Au pays, pour les chansons d’une à sept minutes, les auteurs-compositeurs indépendants doivent s’en remettre aux radios universitaires ou communautaires (à un taux de 4,60 $ par diffusion, selon le sondage de la SOCAN, mais ce qui ne reflète que la période du sondage, soit de trois à 14 jours par année, selon le tarif de la licence de la station); aux radios commerciales (recensées par BDS ou Broadcast Data Systems, et dont le taux est de 1,35 $ par mise en onde); et à CBC Radio 2, qui rejoint quelque 2,1 millions d’auditeurs et où chaque mise en onde paye en moyenne 27,50 $. Ces taux ont été calculés d’après la répartition d’août 2013 de la SOCAN et varient légèrement selon le trimestre de la répartition.

Les auteurs-compositeurs reçoivent leur chèque de redevances de la SOCAN quatre fois par an et le revenu généré par les musiciens canadiens indépendants est souvent important, mais varie beaucoup.

« Je n’ai jamais considéré mes gains d’exécution comme un revenu fiable parce qu’il n’y a aucune façon de savoir ce qu’il va en être, » dit Royal Wood, auteur-compositeur torontois en nomination à un JUNO, en tournée en Suisse.

Royal Wood, dont la musique joue régulièrement sur les ondes de CBC Radio 2, ainsi que dans les stations universitaires et communautaires, parle du flux et du reflux des activités de sa carrière comme une réalité qui influence la génération de redevances, lesquelles fluctuent tout autant.

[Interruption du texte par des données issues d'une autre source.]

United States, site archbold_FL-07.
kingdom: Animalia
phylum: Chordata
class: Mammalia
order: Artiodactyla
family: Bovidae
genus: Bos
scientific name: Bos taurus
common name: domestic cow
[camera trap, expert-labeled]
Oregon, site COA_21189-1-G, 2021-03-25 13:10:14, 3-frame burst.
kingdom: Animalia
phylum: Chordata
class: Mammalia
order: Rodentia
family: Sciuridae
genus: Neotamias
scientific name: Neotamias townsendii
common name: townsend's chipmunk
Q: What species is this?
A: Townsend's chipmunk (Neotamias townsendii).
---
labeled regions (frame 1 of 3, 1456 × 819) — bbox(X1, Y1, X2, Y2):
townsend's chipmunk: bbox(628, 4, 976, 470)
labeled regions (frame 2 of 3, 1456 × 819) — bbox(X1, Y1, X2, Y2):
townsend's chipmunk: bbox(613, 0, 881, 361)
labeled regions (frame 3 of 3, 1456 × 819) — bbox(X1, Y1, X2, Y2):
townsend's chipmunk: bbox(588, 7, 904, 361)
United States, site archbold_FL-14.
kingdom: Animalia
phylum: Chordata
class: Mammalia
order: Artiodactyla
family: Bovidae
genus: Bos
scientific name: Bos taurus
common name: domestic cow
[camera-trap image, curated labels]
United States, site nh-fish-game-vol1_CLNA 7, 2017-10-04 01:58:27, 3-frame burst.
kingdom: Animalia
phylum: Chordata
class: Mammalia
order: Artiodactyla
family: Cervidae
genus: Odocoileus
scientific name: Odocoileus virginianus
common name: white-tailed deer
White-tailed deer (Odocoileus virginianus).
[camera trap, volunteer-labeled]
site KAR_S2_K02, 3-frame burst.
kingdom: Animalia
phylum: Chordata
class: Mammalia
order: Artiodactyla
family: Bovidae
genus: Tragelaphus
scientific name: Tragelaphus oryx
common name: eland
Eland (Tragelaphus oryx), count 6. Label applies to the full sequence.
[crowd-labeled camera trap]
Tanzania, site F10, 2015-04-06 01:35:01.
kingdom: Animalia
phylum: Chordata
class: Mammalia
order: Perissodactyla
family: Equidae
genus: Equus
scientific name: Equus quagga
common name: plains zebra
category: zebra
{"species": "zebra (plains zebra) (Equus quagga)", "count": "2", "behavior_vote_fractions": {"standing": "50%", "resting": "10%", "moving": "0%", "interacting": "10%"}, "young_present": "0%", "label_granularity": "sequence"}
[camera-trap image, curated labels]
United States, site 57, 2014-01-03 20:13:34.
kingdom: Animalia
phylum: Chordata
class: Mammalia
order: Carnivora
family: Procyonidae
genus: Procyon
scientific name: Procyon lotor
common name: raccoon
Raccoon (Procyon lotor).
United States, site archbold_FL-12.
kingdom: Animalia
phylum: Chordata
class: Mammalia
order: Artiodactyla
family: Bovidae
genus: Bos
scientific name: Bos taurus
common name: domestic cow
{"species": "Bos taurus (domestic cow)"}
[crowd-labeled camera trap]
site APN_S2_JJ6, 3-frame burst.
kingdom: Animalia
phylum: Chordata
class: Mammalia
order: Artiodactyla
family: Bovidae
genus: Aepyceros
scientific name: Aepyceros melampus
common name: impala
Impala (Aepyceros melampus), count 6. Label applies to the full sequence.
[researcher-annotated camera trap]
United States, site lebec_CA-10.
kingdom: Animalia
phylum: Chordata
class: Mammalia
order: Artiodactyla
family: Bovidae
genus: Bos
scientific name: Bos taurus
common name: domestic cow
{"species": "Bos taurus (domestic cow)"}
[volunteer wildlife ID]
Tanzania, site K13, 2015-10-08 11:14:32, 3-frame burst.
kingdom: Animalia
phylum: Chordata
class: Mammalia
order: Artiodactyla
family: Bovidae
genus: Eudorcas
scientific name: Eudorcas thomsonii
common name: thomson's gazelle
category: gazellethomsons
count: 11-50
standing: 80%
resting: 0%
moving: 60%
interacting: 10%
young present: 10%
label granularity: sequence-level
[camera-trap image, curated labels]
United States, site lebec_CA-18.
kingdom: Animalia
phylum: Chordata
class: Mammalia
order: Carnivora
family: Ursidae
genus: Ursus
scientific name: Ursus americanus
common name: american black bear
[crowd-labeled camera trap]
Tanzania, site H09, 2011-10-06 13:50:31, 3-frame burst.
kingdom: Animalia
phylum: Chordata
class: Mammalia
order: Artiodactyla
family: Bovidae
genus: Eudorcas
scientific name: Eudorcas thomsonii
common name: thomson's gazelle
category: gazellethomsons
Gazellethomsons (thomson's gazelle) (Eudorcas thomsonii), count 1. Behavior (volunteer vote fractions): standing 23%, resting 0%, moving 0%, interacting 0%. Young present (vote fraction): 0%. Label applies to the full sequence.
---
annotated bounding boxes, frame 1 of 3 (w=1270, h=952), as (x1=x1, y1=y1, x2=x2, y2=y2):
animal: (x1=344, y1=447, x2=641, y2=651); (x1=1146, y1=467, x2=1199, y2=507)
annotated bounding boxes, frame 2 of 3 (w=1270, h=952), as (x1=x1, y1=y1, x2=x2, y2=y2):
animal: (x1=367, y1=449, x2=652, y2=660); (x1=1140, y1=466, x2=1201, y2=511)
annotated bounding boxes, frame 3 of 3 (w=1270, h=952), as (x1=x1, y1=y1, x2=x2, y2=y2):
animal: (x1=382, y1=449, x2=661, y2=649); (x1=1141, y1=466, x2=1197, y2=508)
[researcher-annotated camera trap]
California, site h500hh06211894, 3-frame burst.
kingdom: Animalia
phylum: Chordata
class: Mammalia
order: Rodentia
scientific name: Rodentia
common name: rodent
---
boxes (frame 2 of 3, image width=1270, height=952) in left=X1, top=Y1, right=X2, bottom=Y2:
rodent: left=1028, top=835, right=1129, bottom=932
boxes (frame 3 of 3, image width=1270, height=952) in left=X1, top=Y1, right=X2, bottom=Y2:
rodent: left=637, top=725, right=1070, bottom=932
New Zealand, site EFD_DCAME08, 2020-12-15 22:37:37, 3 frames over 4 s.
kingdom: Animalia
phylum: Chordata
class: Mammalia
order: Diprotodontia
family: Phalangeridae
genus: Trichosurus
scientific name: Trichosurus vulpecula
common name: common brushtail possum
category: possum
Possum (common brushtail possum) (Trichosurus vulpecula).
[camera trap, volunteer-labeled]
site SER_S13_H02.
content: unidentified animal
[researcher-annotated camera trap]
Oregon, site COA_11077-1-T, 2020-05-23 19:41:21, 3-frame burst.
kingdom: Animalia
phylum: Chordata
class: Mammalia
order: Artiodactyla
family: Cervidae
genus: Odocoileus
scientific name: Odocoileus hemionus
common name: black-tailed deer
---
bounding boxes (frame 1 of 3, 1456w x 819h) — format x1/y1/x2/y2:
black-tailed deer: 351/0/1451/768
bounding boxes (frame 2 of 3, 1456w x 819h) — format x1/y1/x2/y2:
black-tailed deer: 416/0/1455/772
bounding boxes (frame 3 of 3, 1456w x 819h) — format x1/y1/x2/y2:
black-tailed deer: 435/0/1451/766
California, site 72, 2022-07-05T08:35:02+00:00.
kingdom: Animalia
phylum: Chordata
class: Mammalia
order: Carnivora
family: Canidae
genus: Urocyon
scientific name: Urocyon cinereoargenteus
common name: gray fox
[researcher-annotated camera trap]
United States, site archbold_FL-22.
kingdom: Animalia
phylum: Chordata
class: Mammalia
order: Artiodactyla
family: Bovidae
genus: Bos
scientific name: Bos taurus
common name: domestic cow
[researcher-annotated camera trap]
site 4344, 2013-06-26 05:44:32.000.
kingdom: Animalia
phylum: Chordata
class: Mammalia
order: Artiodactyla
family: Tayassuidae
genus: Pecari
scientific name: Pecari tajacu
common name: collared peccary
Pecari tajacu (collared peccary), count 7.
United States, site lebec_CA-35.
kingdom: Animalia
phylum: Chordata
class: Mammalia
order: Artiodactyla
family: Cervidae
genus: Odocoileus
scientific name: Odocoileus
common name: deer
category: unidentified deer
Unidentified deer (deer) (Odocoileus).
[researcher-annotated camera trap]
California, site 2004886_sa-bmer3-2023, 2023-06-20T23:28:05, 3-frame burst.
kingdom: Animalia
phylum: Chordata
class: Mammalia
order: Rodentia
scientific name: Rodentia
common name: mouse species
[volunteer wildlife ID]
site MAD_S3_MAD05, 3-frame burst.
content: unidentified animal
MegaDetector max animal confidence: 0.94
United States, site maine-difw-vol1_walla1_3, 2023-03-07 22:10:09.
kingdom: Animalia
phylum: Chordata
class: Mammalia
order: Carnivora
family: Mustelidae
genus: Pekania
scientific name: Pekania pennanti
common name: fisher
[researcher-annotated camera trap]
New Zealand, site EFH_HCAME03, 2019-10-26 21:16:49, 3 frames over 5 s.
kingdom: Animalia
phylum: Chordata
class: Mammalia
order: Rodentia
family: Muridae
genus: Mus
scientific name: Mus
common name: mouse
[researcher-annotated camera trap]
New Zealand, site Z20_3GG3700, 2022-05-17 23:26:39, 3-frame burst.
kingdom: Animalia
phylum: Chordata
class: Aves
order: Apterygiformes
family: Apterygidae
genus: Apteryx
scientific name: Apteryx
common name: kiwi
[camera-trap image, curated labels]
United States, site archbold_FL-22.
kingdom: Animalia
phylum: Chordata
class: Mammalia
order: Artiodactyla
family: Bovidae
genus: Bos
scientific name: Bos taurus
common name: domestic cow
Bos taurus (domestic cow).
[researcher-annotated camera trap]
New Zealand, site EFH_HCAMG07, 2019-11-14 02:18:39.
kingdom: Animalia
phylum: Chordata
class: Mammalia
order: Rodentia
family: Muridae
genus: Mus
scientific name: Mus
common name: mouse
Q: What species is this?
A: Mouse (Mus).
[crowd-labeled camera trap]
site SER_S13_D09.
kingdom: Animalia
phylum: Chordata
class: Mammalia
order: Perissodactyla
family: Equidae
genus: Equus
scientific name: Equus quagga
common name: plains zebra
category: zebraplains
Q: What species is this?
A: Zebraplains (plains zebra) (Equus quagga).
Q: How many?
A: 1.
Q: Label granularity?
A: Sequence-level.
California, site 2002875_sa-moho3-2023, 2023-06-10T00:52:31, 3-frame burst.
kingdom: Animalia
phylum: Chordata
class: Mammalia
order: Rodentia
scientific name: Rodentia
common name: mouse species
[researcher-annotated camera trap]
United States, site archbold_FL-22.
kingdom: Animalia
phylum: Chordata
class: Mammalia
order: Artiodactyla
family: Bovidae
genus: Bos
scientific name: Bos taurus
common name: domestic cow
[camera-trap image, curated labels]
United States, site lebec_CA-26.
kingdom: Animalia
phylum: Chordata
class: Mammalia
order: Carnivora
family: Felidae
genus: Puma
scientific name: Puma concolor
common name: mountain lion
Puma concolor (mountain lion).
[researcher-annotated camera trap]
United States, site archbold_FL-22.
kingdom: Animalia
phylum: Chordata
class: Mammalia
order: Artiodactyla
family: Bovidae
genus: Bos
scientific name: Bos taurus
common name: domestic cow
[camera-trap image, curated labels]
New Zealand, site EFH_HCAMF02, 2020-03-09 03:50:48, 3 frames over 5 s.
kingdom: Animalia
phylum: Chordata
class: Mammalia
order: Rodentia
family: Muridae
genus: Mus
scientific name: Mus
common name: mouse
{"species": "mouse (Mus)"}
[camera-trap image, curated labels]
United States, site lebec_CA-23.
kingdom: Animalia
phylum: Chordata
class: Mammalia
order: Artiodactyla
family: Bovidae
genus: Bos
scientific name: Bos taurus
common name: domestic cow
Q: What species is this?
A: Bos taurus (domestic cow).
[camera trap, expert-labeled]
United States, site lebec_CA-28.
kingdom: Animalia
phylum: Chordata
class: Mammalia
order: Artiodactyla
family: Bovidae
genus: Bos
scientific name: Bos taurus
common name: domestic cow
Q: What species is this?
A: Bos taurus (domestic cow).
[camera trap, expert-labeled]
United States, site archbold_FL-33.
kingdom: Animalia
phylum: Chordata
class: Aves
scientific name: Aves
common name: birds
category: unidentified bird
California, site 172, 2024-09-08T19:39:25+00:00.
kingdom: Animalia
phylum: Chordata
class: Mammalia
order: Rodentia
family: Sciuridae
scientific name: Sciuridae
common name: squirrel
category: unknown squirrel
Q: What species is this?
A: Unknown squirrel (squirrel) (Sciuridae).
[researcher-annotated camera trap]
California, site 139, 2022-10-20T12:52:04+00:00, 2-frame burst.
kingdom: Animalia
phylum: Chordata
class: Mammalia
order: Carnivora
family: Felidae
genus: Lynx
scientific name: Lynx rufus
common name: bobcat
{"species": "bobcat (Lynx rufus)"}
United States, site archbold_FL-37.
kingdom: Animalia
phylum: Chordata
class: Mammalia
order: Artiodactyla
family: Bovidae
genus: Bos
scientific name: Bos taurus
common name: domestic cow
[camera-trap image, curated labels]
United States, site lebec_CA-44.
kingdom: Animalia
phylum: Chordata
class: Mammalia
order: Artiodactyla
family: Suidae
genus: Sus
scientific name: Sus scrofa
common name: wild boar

« On peut essayer d’avoir un ordre de grandeur, dit-il, mais il peut y avoir une brusque hausse juste parce que certaines stations de radio ont beaucoup fait tourner notre musique, ou qu’elle a été utilisée dans plusieurs pays. On est toujours obligé de se demander si les revenus vont être au rendez-vous. Autrement dit, je ne paye pas vraiment mon hypothèque avec mes redevances de la SOCAN, mais je réinvestis cet argent dans ma carrière. »

Bien sûr, lorsqu’il s’agit d’un groupe musical ayant plusieurs auteurs-compositeurs, les redevances doivent être partagées entre les coauteurs du groupe, fait remarquer Liam Corcoran, ex-chanteur et auteur de la formation Two Hours Traffic.

« C’est parfois substantiel, mais je ne pourrais certainement pas vivre de ce qu’on reçoit, » dit Liam Corcoran, qui a fondé il y a une douzaine d’années ce quatuor de musique pop lauréat d’un prix de la musique de la Côte Est (AMCE), à Charlottetown, Î.-P.-É., avant de se séparer en octobre 2013.